I've joined others in writing about the difference between laws that change behavior and the longer-lasting benefits of changing minds and hearts. This essay from The Advocate, written in the wake of Iowa's court decision legalizing same-sex marriage, is a timely reminder of that principle. Here's an excerpt:
I worry that by investing so much energy in winning court decisions and not working to win marriage equality through popularly elected legislatures, the gay rights movement is shunting aside the harder -- but no less important -- work of convincing the American people that there is nothing unhealthy, morally wrong, or threatening about homosexuality.
Social conservatives worry that court decisions like the ones in Massachusetts, California, and Iowa will lead to greater cultural acceptance of homosexuality, and in the end, they have a right to be anxious. As the Civil Rights Act of 1965 played a role in altering the way Americans think about race, the Iowa supreme court's decision will change the way Iowans view their fellow gay citizens, at least over time. But legal decisions written by a handful of lawyers form only a part of the struggle for the hearts and minds of the public. It wasn't lawyers and legislators who won the struggle for black equality, but rather the moral suasion, physical sacrifice, and humility of the everyday participants in the African-American civil rights movement that convinced Americans of the immorality and intolerability of the racial status quo.

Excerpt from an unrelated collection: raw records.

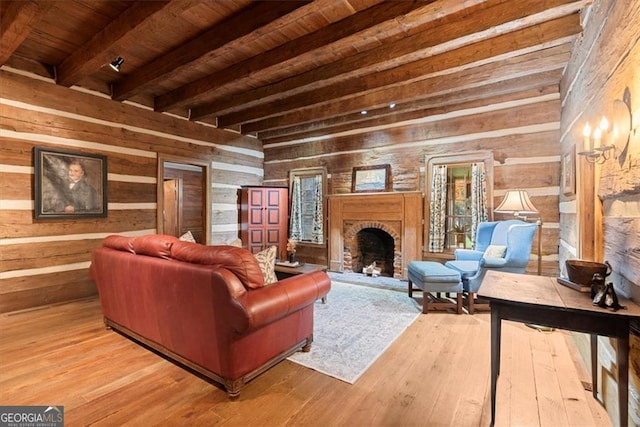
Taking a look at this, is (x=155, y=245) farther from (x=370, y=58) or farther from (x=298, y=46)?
(x=370, y=58)

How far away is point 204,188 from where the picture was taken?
18.7ft

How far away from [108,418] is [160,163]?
397 centimetres

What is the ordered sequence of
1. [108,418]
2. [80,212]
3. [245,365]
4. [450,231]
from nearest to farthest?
[108,418] < [245,365] < [80,212] < [450,231]

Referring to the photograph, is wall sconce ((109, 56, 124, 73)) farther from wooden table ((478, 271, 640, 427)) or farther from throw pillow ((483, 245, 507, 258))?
throw pillow ((483, 245, 507, 258))

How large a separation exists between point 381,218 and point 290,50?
10.6 ft

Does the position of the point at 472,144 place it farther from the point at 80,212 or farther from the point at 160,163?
the point at 80,212

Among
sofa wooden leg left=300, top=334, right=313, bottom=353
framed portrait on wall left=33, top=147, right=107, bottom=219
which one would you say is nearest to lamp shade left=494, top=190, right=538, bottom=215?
sofa wooden leg left=300, top=334, right=313, bottom=353

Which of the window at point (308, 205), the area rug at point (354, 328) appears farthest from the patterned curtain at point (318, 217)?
the area rug at point (354, 328)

Disputing the notion that marriage should remain heterosexuals-only because that's the way it's always been, the Iowa justices wrote that such reasoning can "allow discrimination to become acceptable as tradition and helps to explain how discrimination can exist for such a long time." The Iowa supreme court put a chink in the armor of the deeply ensconced antigay animus that bedevils so much of this country. Reveling in this victory, however, gays should not expect court decisions to be a substitute for the widespread social acceptance that we have sought for so long but have yet to achieve.
Victories in the courts and legislatures are very important, of course, but they can be short lasting without winning people's hearts. It is a slow but sure process.